For instance, the following SELECT statement:
SELECT title FROM Media
INNER JOIN Media_Genres ON Media_Genres.media_id = Media.media_id
INNER JOIN Media_Genres ON Media_Genres.genre_id = Genres.genre_id
WHERE Media.media_id = 3;
...gives the following error:
SQL Error: ambiguous column name: Media_Genres.media_id
I'm at a loss how explicitly named columns are flagged as "ambiguous".
Julie Dowler
7,851 PointsI haven't found any place on Treehouse yet where they explain JOINs very well. It made sense to me after I read this: (https://www.w3schools.com/sql/sql_join.asp)
Anthony Meyer
2,472 PointsI ended up figuring it out. The change I made was what I selected. The question asks for all columns, so specifically running "SELECT title... " doesn't work, which is what I had tried for some dumb reason.
Charles Fields
4,205 PointsI had much the same experience, and eventually got a similar query accepted with INNER JOIN statements. To do so I had to remove my aliases and use full table names. In the process I removed parentheses around the ON table.column = .. clauses. This should not matter, but then again neither should the aliases. I find the pickiness of these challenges and lack of detail in the error messages a very annoying combination. Syntax error!

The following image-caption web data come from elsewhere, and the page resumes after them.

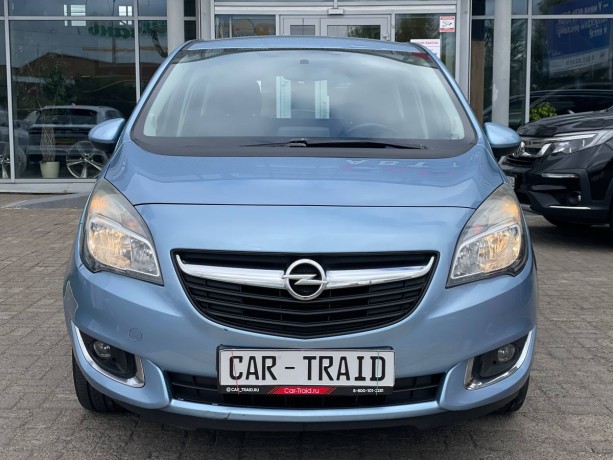 opel-meriva-14-l-2014-g-big-2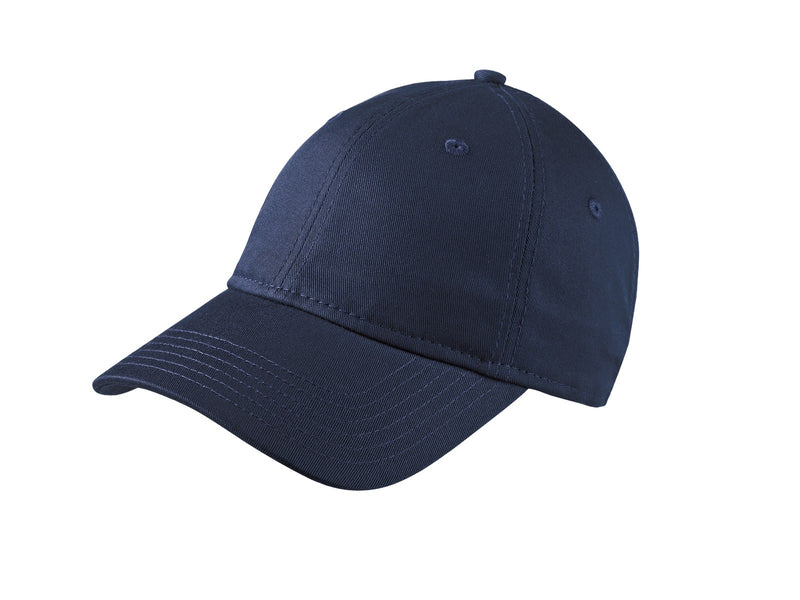 Load image into Gallery viewer, New Era - Adjustable Unstructured Cap.  NE201

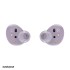 هندزفری بی سیم سامسونگ مدل Galaxy Buds 2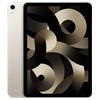iPad Air 5ª Geração, Tela 10,9'', Wi-fi - 64GB 2022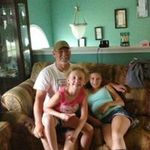 Rex Beavers - @beaversrex - Instagram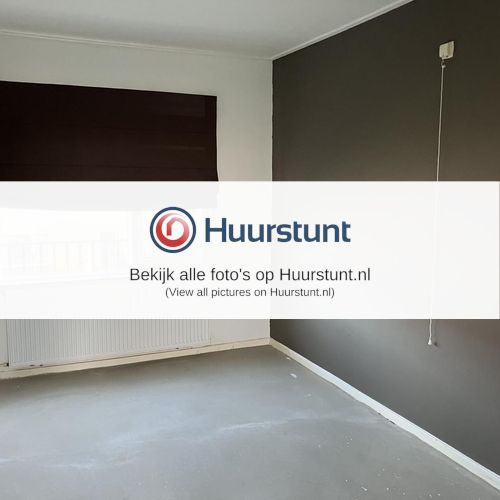 Woning aan de Klinkerlandsestraat te Herkingen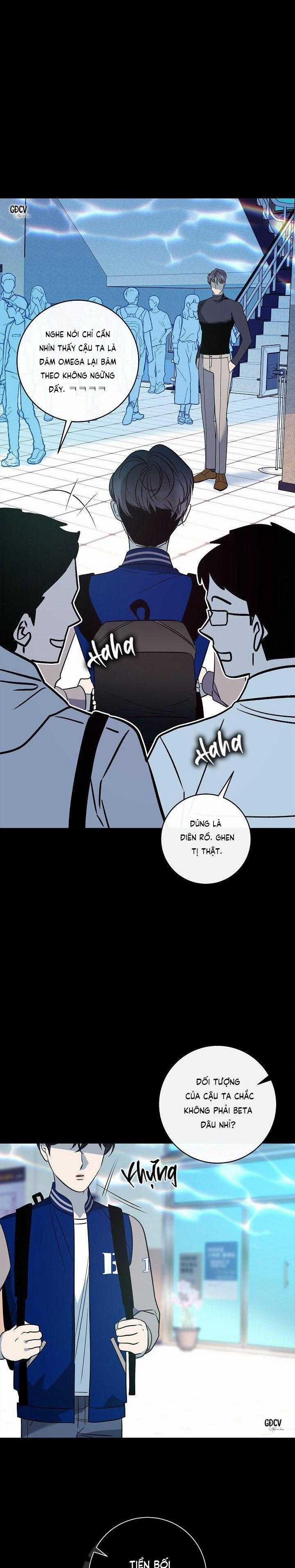 Nuôi Dưỡng Beta 11 trang 3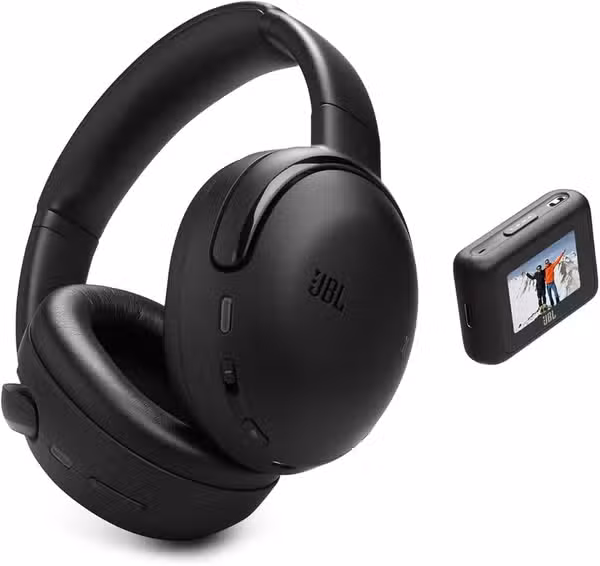 JBL Tour One M3 Smart TX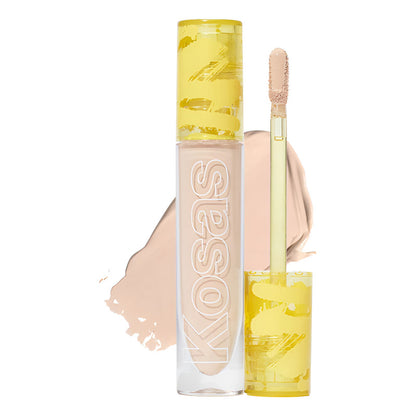 Kosas | Revealer Super Creamy | Corrector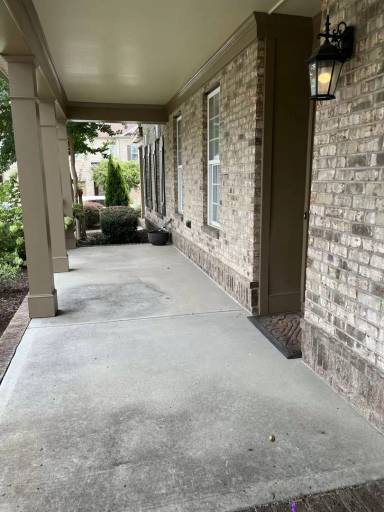 Main picture of 2207 Eversham Dr NW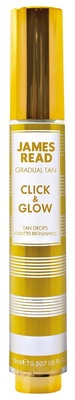 James Read Click & Glow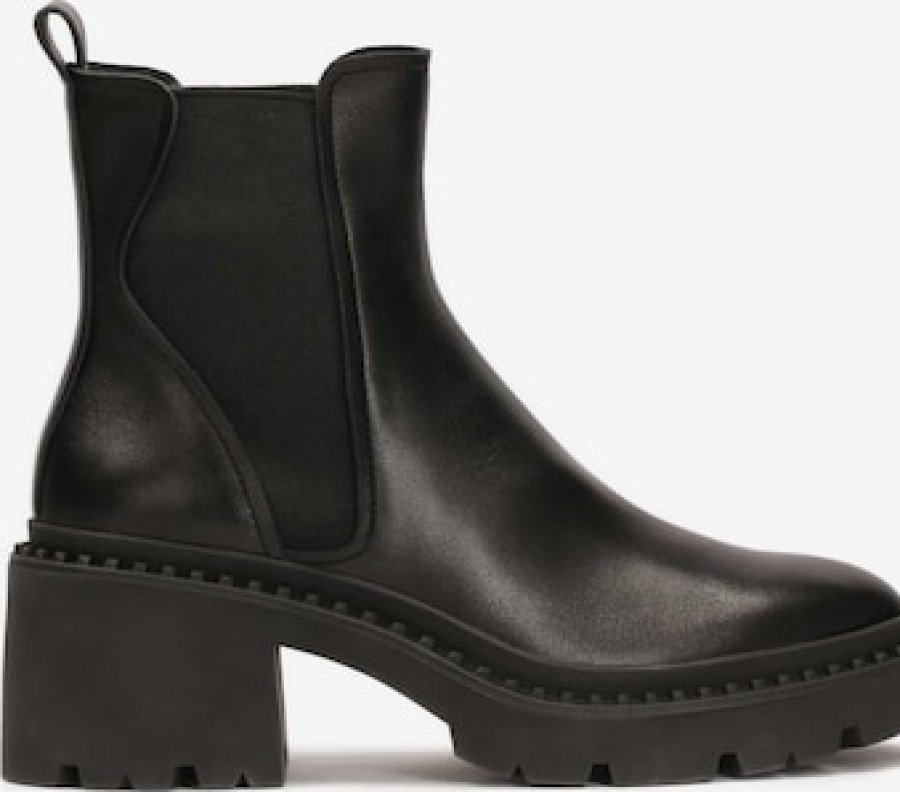 Women Kazar Ankle Boots | Ankle Boots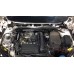 Распорка стоек Skoda SuperB (3V) 2015+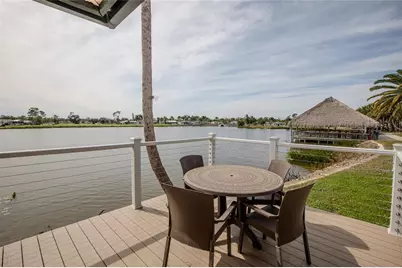 2100 Kings Highway #781, Port Charlotte, FL 33980 - Photo 61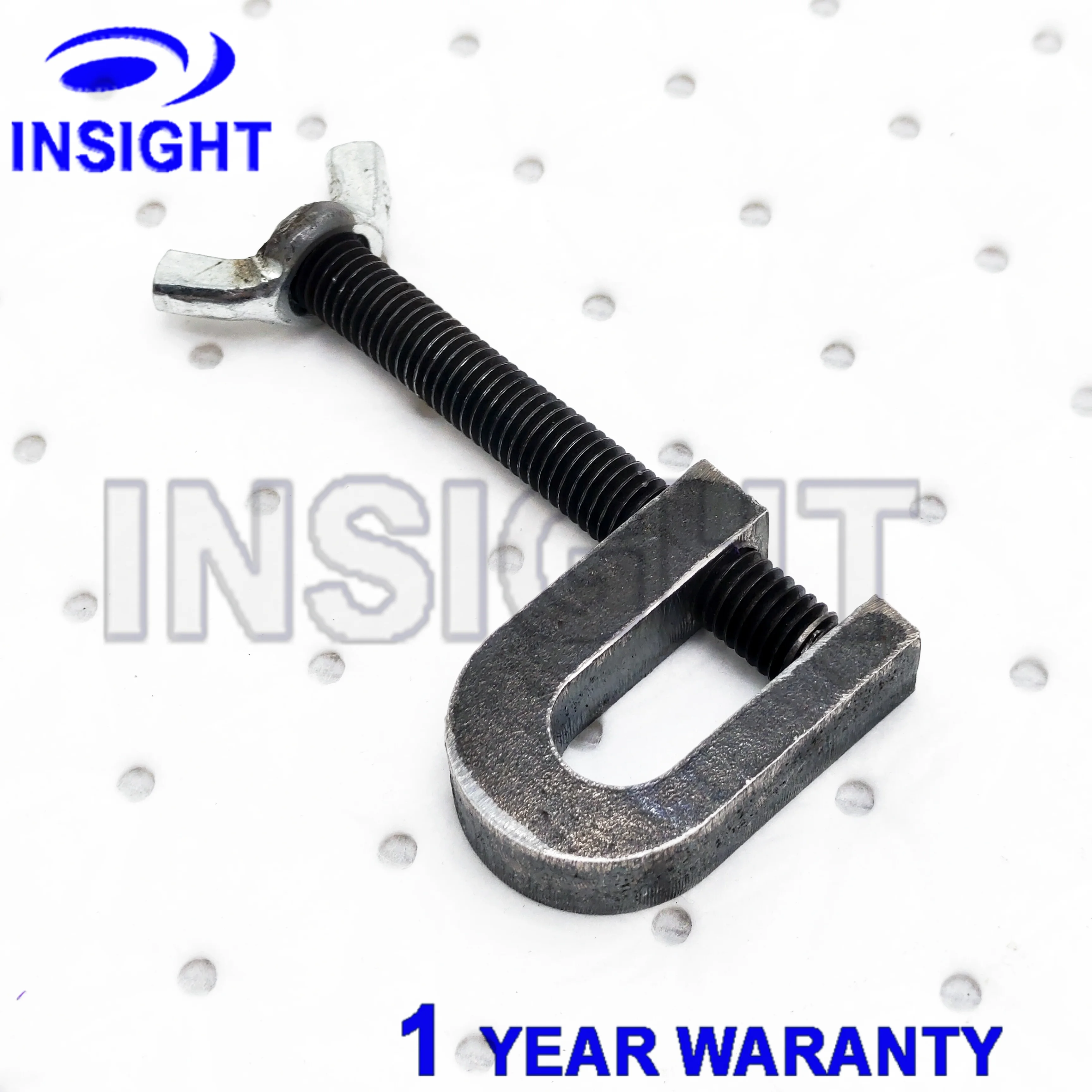 أداة تركيب مغناطيس ذراع السرعة الجديدة 0AW لأودي A4، A7، A5، A6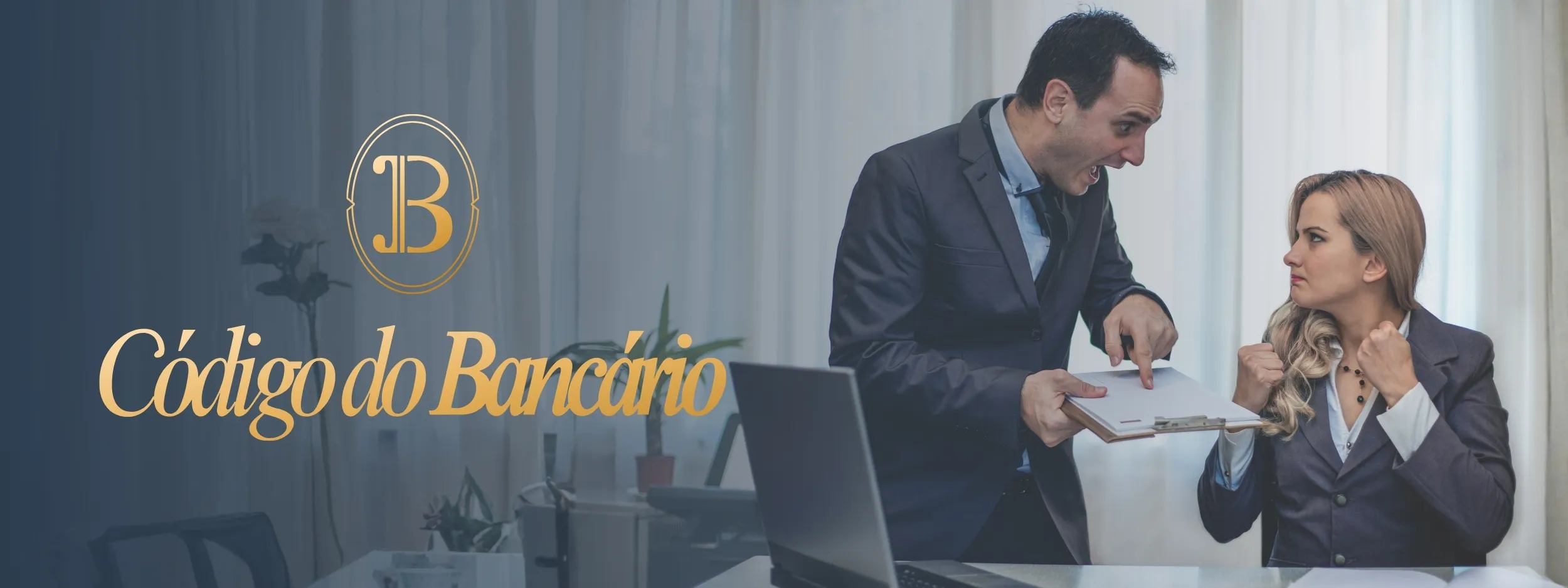 Rescisão indireta do bancário e a justa causa no banco por culpa do empregador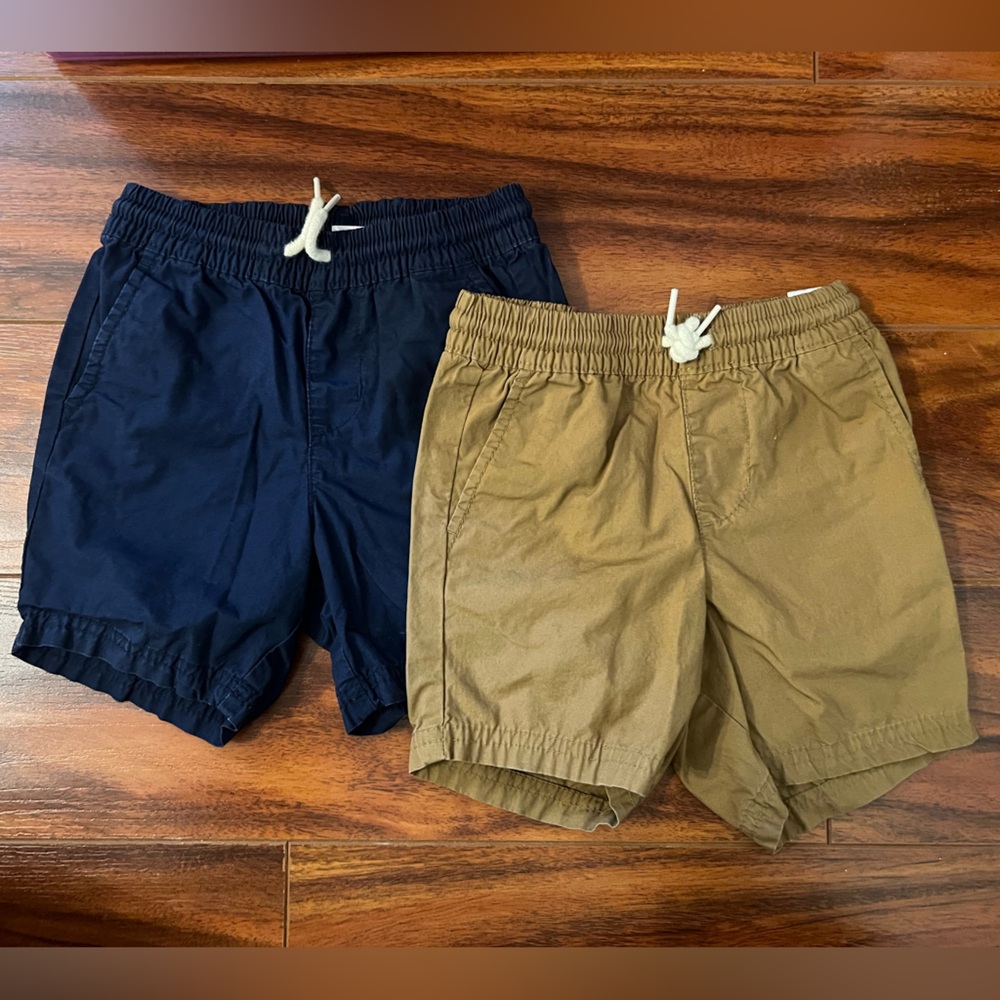 Old Navy Shorts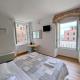Double room Malvasia - Casedirio, Riomaggiore (photo 3)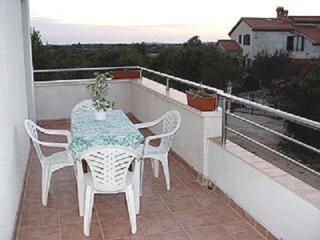 Apartments Angela Ližnjan - Ližnjan - 8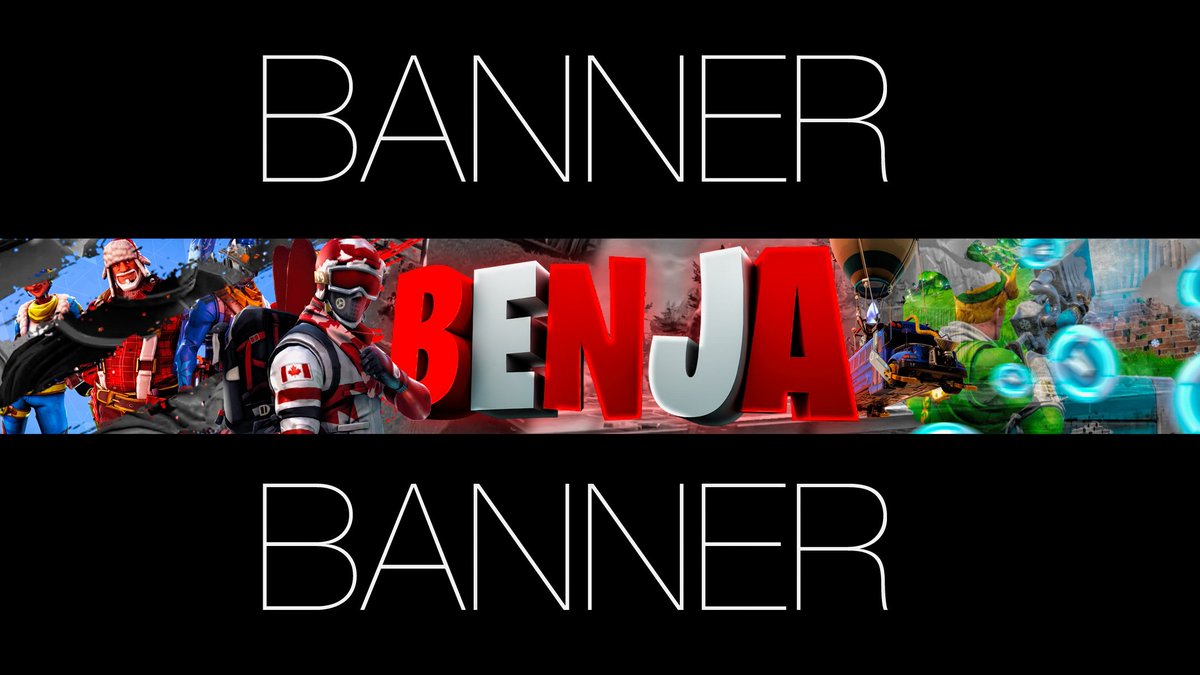 daczyy's tweet photo. #TOPGFXALEO3
Red social: @Benjaxzyd https://t.co/TJFaizGL6X
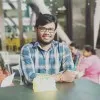 Sachin Bali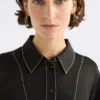 Famke-Kleid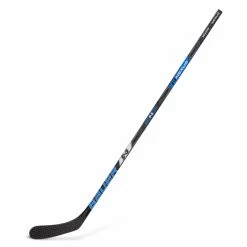 Bauer Nexus Team Senior Hockey Stick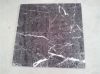 Hang grey tiles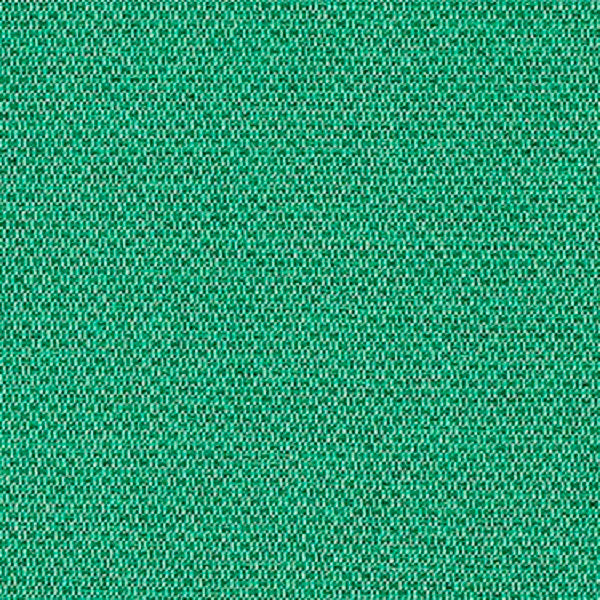 Remnant of Momentum Marathon Oz Upholstery Fabric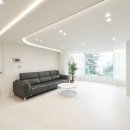 코이디자인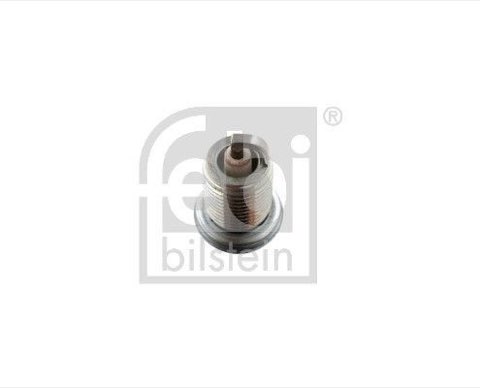 Febi Bilstein 13465 Spark Plug, photo 3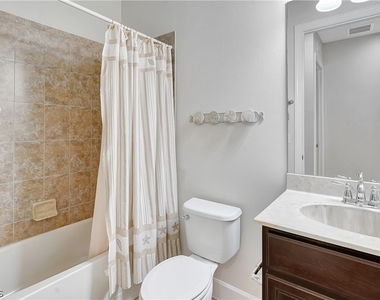 10879 Rutherford Road - Photo Thumbnail 17
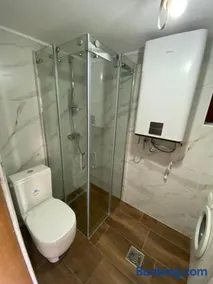 Simsir villa Novi Sad wifi - Image 2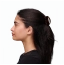 Left Side Profile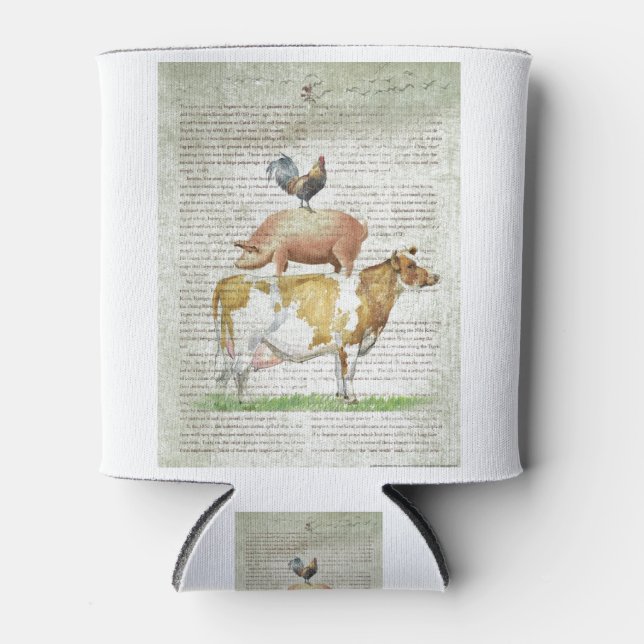 Enfriador De Latas Base de granjas NOB11 B1.tif (Anverso)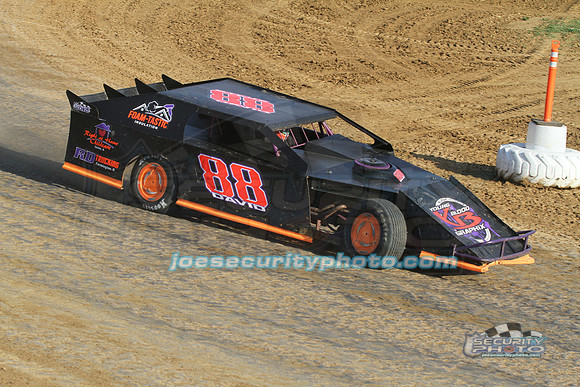 IMG_1449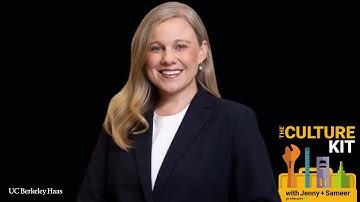 IBM’s Nickle LaMoreaux on how AI helped HR put people first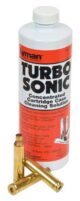 Turbo Sonic Cleaning solutions Lyman_default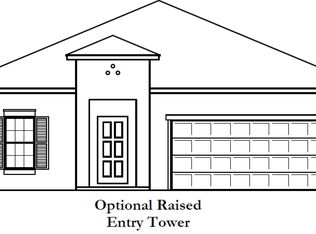 427 Oakleaf St SW, Palm Bay, FL 32908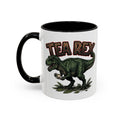 Tea-Rex Mug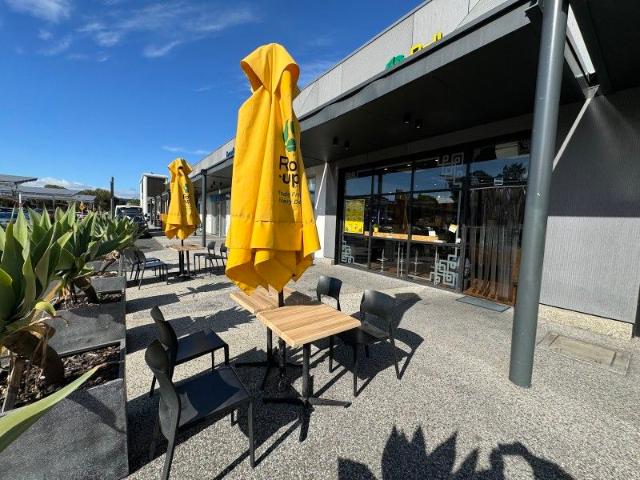 Property for sale in Horseshoe Creek, South Australia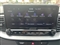 Kia Xceed Image 10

What??
Anthony Meyer
2,472 PointsIs there a specific reason this requires an Inner Join as opposed to a "Join"? My code was identical to Julie's with the exception of not having the "inner" in the join and was coming up as "wrong", but was giving the correct information.
Brett Phillips
7,016 PointsGood question Anthony.
I don't think it should matter, as the keyword "INNER" appears to be optional (but perhaps good practice, being more explicit?)
I would recheck your code, because I just went back and tried my SQL statement without "INNER" and it still worked.
My code:
SELECT * FROM Media
JOIN Media_Genres ON Media_Genres.media_id = Media.media_id
JOIN Genres ON Media_Genres.genre_id = Genres.genre_id
WHERE Media.media_id = 3;
It might depend on the database server you're using too. Some databases might require "INNER", while others exercise greater leniency (like SQLite apparently does).
Brett Phillips
7,016 PointsBrett Phillips
7,016 PointsThanks so much Julie! Still getting my head around that, but I'm sure with further practice and more examples it'll click.